→ Task to complete: Look for "What gap separates" in the listing below, then copy exactly the line it appears in and all lines after it to the end, and nothing more.

** BEGIN Records shown **

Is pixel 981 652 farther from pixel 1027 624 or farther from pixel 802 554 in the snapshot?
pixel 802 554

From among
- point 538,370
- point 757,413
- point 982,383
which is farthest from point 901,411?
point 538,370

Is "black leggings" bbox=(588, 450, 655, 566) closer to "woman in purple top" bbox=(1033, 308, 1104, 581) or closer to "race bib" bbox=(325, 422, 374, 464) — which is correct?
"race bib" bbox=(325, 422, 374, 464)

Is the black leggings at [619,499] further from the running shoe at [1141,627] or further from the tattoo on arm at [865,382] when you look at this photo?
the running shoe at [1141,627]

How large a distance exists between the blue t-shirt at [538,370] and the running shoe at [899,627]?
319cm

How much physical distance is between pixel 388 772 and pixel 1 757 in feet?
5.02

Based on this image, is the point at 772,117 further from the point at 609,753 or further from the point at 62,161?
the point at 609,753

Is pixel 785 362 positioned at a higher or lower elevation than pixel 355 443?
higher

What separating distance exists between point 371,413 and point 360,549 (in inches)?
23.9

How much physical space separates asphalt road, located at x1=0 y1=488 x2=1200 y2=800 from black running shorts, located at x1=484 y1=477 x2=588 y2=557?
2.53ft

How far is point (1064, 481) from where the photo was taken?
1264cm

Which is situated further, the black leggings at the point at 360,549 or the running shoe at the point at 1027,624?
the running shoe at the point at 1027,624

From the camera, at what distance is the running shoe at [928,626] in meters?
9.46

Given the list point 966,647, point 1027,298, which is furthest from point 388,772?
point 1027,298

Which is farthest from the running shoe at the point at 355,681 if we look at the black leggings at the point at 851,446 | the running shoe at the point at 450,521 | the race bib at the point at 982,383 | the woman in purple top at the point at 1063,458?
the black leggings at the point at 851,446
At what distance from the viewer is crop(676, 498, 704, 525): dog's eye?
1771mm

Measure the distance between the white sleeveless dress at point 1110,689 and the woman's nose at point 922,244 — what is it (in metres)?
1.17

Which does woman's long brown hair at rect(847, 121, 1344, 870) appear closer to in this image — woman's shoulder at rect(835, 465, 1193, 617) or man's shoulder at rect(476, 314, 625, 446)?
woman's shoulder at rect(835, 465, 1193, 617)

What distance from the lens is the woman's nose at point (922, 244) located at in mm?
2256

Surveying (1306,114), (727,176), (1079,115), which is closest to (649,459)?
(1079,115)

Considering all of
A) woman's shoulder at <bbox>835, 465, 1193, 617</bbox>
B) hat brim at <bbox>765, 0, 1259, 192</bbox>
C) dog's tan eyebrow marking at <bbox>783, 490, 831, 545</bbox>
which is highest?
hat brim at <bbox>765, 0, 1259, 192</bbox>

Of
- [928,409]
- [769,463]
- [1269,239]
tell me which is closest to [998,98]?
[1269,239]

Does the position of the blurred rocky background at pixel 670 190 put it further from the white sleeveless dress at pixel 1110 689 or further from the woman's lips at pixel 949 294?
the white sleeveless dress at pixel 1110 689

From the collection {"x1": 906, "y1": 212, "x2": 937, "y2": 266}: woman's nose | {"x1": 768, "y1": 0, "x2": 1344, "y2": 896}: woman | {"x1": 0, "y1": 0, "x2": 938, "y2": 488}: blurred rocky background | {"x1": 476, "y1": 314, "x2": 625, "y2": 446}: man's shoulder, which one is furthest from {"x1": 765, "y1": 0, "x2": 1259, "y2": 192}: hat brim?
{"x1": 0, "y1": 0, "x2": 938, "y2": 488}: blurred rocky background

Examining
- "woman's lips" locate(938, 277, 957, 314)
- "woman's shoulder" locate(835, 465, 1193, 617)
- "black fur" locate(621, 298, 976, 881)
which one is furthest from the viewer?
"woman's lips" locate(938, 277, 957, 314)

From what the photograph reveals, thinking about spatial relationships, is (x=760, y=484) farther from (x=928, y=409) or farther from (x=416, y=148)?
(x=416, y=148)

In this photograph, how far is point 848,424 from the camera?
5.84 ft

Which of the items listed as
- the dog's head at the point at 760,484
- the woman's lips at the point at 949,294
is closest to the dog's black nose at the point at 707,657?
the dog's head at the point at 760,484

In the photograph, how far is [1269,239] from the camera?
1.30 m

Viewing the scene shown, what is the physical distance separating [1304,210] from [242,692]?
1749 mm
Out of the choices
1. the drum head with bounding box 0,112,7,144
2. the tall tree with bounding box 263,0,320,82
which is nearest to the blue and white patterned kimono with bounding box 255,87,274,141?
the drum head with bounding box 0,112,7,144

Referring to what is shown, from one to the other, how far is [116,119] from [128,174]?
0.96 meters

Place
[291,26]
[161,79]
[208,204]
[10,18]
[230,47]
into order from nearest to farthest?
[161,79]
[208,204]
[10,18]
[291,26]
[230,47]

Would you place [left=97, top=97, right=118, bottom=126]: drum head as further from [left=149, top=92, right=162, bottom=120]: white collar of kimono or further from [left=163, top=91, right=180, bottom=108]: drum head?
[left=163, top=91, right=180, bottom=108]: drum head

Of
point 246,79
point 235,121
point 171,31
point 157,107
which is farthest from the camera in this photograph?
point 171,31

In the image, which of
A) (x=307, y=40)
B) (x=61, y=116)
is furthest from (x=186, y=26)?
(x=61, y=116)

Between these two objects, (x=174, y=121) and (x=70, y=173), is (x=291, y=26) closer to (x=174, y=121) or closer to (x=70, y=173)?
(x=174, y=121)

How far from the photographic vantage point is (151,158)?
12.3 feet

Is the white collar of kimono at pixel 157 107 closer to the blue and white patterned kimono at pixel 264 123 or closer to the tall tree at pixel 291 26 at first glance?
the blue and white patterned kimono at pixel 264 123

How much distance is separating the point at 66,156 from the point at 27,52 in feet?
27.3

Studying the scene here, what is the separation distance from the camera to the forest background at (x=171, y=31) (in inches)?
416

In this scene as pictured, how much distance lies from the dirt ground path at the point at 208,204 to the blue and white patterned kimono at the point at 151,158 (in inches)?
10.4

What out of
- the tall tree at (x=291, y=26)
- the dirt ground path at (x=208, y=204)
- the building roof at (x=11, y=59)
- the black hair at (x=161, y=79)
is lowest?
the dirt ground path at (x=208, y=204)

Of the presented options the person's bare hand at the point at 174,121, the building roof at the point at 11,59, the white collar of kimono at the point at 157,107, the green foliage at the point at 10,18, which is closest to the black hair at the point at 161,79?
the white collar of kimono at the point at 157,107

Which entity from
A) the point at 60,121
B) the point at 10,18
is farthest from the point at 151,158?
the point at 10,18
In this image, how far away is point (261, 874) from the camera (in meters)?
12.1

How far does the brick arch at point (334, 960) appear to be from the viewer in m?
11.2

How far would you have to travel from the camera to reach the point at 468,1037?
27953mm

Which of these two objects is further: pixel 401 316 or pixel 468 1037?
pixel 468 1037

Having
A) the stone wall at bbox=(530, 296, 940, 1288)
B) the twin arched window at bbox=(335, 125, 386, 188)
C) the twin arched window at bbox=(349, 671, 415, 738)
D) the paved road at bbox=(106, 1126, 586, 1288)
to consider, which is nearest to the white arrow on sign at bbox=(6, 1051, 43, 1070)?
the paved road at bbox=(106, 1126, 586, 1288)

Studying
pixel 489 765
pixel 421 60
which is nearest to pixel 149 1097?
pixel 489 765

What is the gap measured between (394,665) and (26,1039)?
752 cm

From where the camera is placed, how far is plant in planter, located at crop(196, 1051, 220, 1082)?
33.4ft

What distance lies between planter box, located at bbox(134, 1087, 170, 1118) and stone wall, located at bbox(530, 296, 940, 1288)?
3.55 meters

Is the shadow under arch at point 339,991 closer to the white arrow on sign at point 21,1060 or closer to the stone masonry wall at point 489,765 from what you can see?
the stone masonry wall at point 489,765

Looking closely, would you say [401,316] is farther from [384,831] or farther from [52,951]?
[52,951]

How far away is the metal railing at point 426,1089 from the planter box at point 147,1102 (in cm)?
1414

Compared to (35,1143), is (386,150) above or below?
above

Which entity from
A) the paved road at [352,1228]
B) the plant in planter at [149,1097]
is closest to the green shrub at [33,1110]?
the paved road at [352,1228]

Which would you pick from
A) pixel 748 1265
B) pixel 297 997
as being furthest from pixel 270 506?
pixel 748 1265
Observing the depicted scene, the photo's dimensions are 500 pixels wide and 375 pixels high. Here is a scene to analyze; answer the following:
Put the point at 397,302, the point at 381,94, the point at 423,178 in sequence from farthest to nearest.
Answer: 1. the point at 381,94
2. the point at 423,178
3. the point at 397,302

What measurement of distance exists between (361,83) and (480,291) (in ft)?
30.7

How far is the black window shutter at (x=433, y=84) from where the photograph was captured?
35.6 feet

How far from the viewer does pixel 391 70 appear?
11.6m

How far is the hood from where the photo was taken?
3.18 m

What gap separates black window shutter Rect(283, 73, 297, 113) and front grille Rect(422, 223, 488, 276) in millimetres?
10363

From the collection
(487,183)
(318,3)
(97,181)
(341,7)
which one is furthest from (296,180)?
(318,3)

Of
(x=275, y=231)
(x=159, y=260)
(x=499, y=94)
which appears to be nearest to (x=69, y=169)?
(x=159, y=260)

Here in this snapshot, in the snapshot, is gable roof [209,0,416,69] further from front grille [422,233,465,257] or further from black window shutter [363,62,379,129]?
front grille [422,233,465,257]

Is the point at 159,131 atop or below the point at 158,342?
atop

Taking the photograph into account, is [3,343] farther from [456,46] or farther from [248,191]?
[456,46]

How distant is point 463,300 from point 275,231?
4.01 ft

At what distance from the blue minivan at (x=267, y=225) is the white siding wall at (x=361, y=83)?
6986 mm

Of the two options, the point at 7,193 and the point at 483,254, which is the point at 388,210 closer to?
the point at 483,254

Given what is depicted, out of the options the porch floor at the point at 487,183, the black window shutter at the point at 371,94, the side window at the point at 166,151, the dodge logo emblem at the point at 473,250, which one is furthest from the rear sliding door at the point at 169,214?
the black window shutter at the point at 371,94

** END Records shown **

→ Response:
What gap separates black window shutter Rect(283, 73, 297, 113) and front grille Rect(422, 223, 488, 276) in millimetres?
10363

From the collection
(487,183)
(318,3)
(97,181)
(341,7)
which one is furthest from (296,180)?
(318,3)

Of
(x=275, y=231)
(x=159, y=260)
(x=499, y=94)
which appears to be nearest to (x=69, y=169)?
(x=159, y=260)

Here in this snapshot, in the snapshot, is gable roof [209,0,416,69] further from front grille [422,233,465,257] or further from black window shutter [363,62,379,129]?
front grille [422,233,465,257]

Is the point at 159,131 atop or below the point at 158,342?
atop

Taking the photograph into account, is [3,343] farther from [456,46] or farther from [248,191]?
[456,46]

How distant is point 463,300 from point 275,231?
4.01 ft

At what distance from the blue minivan at (x=267, y=225) is the white siding wall at (x=361, y=83)?
6986 mm

Of the two options, the point at 7,193 and the point at 483,254, which is the point at 388,210 closer to?
the point at 483,254

Given what is depicted, out of the options the porch floor at the point at 487,183, the black window shutter at the point at 371,94, the side window at the point at 166,151, the dodge logo emblem at the point at 473,250, which one is furthest from the rear sliding door at the point at 169,214?
the black window shutter at the point at 371,94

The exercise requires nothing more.